# Installing and using Nextflow

This is a [Jupyter notebook](https://jupyter.org/) containing a guide for installing [Nextflow](https://www.nextflow.io/) on the QUT HPC.

Prepared by the [eResearch Office, QUT.](https://qutvirtual4.qut.edu.au/group/staff/governance/organisational-structure/academic-division/research-portfolio/research-infrastructure/eresearch)

Nextflow is a pipeline engine that can take advantage of the batch nature of the HPC environment to efficiently and quickly run Bioinformatic workflows.

For more information about Nextflow, please visit [Nextflow - A DSL for parallel and scalable computational pipelines](https://www.nextflow.io/)

**********************************

# Contents
[1. How to use this Jupyter Notebook](#overview)

[2. Installing Nextflow](#install)

[3. Testing Nextflow](#test)

[4. Updating Nextflow](#update)

[5. Running a specific Nextflow pipeline](#pipeline)

[6. Using the Nextflow Tower](#tower)


***************************

## 1. How to use this Jupyter Notebook <a class="anchor" id="overview"></a>

Juypter Notebooks run a 'kernel' that allow code to be run in code 'cells' in the Notebook.
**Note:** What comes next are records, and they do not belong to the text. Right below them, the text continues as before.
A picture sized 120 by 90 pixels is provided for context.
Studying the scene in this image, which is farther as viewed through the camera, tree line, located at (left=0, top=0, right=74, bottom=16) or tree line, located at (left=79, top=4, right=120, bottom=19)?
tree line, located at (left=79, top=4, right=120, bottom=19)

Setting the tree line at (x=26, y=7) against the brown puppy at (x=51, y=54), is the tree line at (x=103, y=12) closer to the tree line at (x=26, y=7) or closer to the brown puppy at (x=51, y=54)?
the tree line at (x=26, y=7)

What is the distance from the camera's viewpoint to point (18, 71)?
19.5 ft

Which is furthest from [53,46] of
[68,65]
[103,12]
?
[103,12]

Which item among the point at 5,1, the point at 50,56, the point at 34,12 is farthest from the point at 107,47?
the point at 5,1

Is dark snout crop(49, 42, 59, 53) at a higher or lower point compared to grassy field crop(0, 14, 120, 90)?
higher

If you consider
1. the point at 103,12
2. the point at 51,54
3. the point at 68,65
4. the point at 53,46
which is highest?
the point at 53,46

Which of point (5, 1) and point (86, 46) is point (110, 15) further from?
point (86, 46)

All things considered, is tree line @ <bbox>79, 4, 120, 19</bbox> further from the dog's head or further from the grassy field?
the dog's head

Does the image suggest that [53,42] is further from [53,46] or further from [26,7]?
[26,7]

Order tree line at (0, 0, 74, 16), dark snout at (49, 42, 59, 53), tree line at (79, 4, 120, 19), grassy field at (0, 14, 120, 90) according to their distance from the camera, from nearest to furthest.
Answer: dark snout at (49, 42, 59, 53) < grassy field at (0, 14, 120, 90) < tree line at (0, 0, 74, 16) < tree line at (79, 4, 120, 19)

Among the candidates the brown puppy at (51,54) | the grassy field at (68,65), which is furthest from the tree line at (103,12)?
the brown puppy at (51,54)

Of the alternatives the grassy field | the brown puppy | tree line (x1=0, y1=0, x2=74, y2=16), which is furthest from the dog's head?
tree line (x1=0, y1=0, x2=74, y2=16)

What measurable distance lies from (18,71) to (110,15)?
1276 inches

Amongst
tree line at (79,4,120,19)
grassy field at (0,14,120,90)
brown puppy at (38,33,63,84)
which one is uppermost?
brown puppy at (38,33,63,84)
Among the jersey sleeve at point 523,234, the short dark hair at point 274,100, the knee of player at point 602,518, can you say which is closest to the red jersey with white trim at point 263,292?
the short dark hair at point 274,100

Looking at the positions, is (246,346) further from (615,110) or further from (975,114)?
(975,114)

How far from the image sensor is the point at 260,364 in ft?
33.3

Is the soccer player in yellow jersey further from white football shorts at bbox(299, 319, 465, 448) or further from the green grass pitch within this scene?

This Notebook is running the BASH kernel, which allows for commands to be run on QUTs high performance compute cluster (HPC).

You can run a code cell by clicking on the cell itself and clicking the run button (at the top of this Notebook), or by pressing shift+enter.

![](https://data36.com/wp-content/uploads/2021/07/how-to-run-cell-in-jupyter-notebook.png)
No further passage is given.